---------- Textauszug

Mariann rief jede Stunde an, und bei jedem erfolglosen Versuch wuchs ihre Angst. Wenn ihr Mann ohne Vorwarnung abgereist war, konnte sie das nicht weiter überraschen, denn das hatte er in den vergangenen zehn Jahren ein halbes dutzendmal getan. Erst kurz zuvor hatte er den Wunsch geäußert, in den Irak zurückzukehren.
Mariann rechnete damit, daß er wie so oft allein reisen würde. Bisher hatte sie nicht im Traum daran gedacht, daß er die Kinder mitnehmen könnte.

--------------------
---------- Bereitgestellte Daten

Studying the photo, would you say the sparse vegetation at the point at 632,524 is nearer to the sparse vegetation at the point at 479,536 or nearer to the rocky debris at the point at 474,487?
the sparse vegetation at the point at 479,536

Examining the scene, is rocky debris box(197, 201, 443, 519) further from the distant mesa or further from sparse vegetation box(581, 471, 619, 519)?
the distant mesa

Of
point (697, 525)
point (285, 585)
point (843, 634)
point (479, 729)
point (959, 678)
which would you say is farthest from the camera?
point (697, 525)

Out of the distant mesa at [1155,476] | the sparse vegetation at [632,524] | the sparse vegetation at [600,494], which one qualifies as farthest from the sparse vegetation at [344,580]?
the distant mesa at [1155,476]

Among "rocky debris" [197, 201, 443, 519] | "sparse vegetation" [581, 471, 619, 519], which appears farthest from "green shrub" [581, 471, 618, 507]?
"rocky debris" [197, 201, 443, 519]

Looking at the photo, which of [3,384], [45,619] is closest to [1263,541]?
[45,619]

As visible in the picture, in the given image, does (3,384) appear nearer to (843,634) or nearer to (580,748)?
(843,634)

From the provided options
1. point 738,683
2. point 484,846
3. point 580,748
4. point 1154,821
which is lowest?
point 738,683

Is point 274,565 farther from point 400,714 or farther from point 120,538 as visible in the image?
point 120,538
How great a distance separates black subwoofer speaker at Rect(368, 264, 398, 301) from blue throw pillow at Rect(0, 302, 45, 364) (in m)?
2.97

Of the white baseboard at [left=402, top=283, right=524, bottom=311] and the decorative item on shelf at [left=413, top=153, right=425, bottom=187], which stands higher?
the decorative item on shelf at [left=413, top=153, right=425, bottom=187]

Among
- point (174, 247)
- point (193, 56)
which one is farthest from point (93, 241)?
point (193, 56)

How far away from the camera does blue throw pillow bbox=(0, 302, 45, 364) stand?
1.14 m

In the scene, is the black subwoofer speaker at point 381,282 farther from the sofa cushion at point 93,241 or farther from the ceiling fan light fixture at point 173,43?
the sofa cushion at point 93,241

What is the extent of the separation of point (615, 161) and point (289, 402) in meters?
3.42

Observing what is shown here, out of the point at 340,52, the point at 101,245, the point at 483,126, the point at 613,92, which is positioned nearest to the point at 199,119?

--------------------

Schreib aus dem Textauszug den Teil wortgetreu ab, der mit „Mariann rief jede“ anfängt und bis einschließlich „den Irak zurückzukehren.“ geht. Die Datensätze stammen aus einer anderen Quelle als der Textauszug.

## [Vollständige Antwort]
Mariann rief jede Stunde an, und bei jedem erfolglosen Versuch wuchs ihre Angst. Wenn ihr Mann ohne Vorwarnung abgereist war, konnte sie das nicht weiter überraschen, denn das hatte er in den vergangenen zehn Jahren ein halbes dutzendmal getan. Erst kurz zuvor hatte er den Wunsch geäußert, in den Irak zurückzukehren.